TEXT BLOCK:
------------------------------------------------

Electromagnetism & Induction Task

Part 1: Engage (Anchoring Phenomenon)

Imagine you are lost in the woods with only a compass. Suddenly, lightning strikes a nearby tree. You notice that the compass needle briefly spins wildly before settling back to point North.

• Why did the compass needle react to the lightning strike even though lightning is electricity, not a magnet?
• Can we create a magnet using only electricity?
• Conversely, can we generate electricity using only a magnet?

Student Questions:

1. Record two “need to know” questions you have about the relationship between electricity and magnetism.

Part 2: Explore (Simulation Investigation)

In this section, you will use the “Electromagnetism & Induction” simulation to investigate the relationship between electric currents and magnetic fields.

Part A: Electromagnetism (Tab 1)

1. Setup: Ensure you are on the “Electromagnet Controls” tab. You should see a battery, a coil of wire, and a compass.
2. Investigation:
   • Set the Battery Voltage to 0V and the Number of Loops to 3.
   • Drag the compass around the coil. Record the Compass Field (B) in milliTeslas (mT).
   • Increase the Battery Voltage to 5V, then 10V. Drag the compass around and observe the Compass Field (B) and the direction of the compass needle.
   • Change the Number of Loops while keeping the voltage at 10V. Observe the changes in the magnetic field.
   • Reverse the Battery Voltage to negative values (e.g., -10V). What happens to the compass needle?

------------------------------------------------

SOURCE DATA:
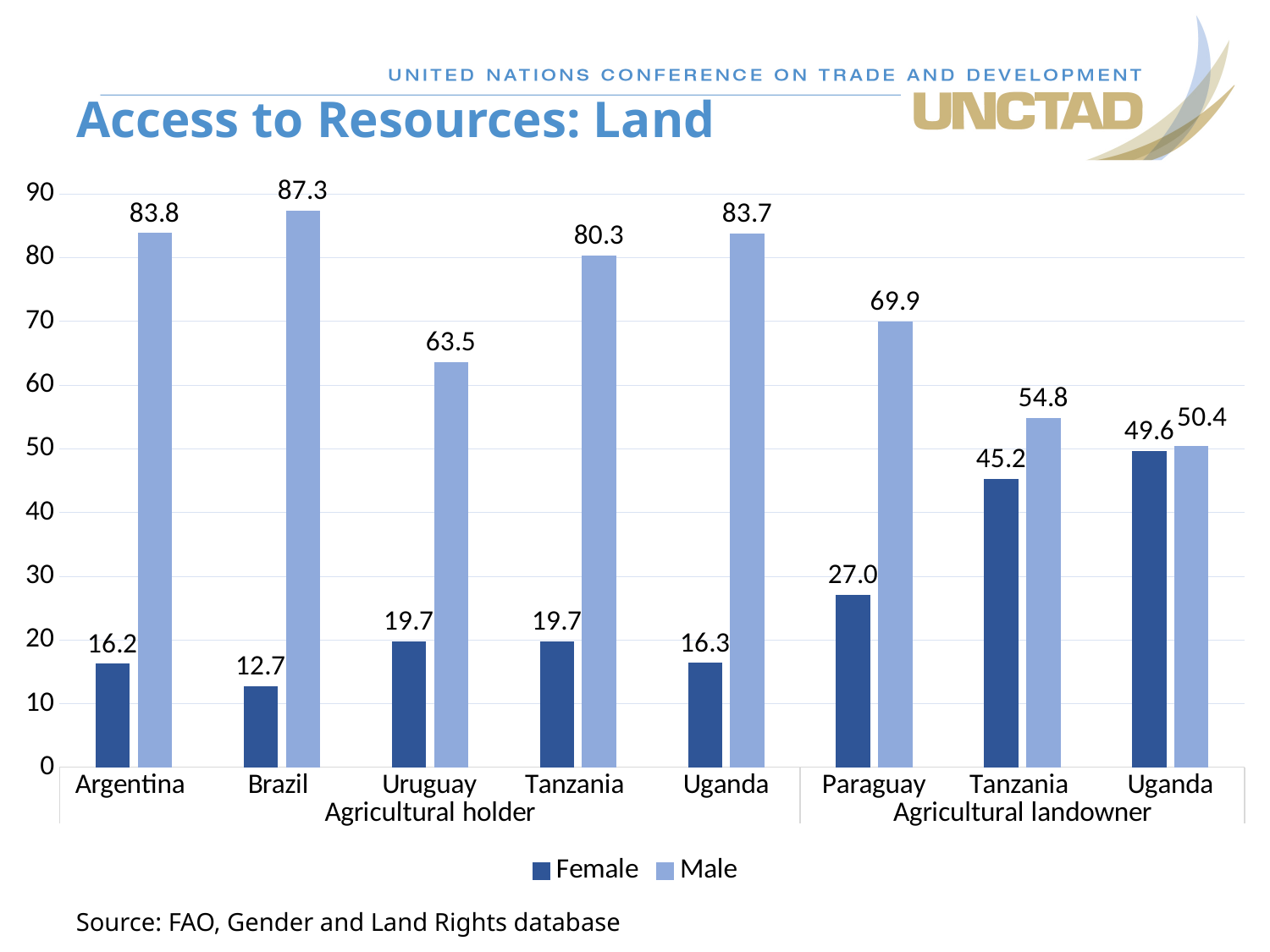
How many categories are shown on the x axis? 8 What is the difference between the Male and Female values for Argentina? 67.6 How many series does the legend list? 2 What kind of chart is shown on the slide? Bar chart Which category has the lowest Female value? Brazil What is the Male value for Paraguay under Agricultural landowner? 69.9 Which category has the highest Male value? Brazil What is the difference between the Male and Female values for Uganda under Agricultural landowner? 0.8 What is the Female value for Brazil under Agricultural holder? 12.7 What is the title of the slide? Access to Resources: Land Which is larger, the Male value for Uruguay or the Male value for Paraguay? Paraguay What is the Female value for Tanzania under Agricultural landowner? 45.2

------------------------------------------------

WORK REQUEST A:
In the electromagnetism worksheet, copy the part that opens with the words containing "Part 2: Explore" and closes with "the compass needle.", putting "solenoid" in place of "coil".
WORK REQUEST B:
Pick up the electromagnetism worksheet after its last line and keep writing it.
The listing above isn't needed here.

EXERCISE ANSWER A:
Part 2: Explore (Simulation Investigation)

In this section, you will use the “Electromagnetism & Induction” simulation to investigate the relationship between electric currents and magnetic fields.

Part A: Electromagnetism (Tab 1)

1. Setup: Ensure you are on the “Electromagnet Controls” tab. You should see a battery, a solenoid of wire, and a compass.
2. Investigation:
   • Set the Battery Voltage to 0V and the Number of Loops to 3.
   • Drag the compass around the solenoid. Record the Compass Field (B) in milliTeslas (mT).
   • Increase the Battery Voltage to 5V, then 10V. Drag the compass around and observe the Compass Field (B) and the direction of the compass needle.

EXERCISE ANSWER B:
Data Table A: Electromagnetism Observations | Voltage (V) | Number of Loops | Compass Position | Compass Field (B) (mT) | Needle Direction | | :— | :— | :— | :— | :— | | 0 | 3 | Near coil | | | | 5 | 3 | Near coil | | | | 10 | 3 | Near coil | | | | 10 | 10 | Near coil | | | | -10 | 10 | Near coil | | |

Part B: Induction (Tab 2)

1. Setup: Switch to the “Induction Controls” tab. You should see a coil of wire connected to an ammeter (which measures current) and a permanent magnet.
2. Investigation:
   • Set the Number of Loops to 3.
   • Slowly drag the permanent magnet near and through the coil. Observe the Induced Current (I) in Amperes (A) on the ammeter.
   • Drag the magnet quickly near and through the coil. Note the difference in the induced current.
   • Stop moving the magnet while it is inside the coil. What is the induced current?
   • Change the Number of Loops to 10 and repeat the fast movement. Note the induced current.

Data Table B: Induction Observations | Magnet Movement | Number of Loops | Max Induced Current (A) | | :— | :— | :— | | Stationary (outside) | 3 | | | Moving Slowly | 3 | | | Moving Quickly | 3 | | | Stationary (inside) | 3 | | | Moving Quickly | 10 | |

Part 3: Explain (Sensemaking)

Use your observations from Part 2 to answer the following questions.

1. Electromagnetism: Based on Data Table A, what evidence supports the claim that an electric current produces a magnetic field? How do the voltage (current) and the number of loops affect the strength of the magnetic field?
2. Directionality: What happens to the magnetic field when the direction of the electric current is reversed (by using a negative voltage)? Cite specific evidence from your observations.
3. Induction: Based on Data Table B, what evidence supports the claim that a changing magnetic field produces an electric current? Why is there no current when the magnet is stationary inside the coil?
4. Variables: How does the speed of the magnet and the number of loops affect the amount of induced current?

Part 4: Elaborate/Evaluate (Argumentation)

Prompt: Write a scientific argument supporting the following claim: “Electricity and magnetism are two aspects of the same phenomenon, where one can be used to generate the other.”

Your argument must include:

• Claim: State whether you agree or disagree with the prompt.
• Evidence: Provide specific data points from both Part A and Part B of your investigation (e.g., specific voltage, magnetic field strength, magnet movement, and induced current values).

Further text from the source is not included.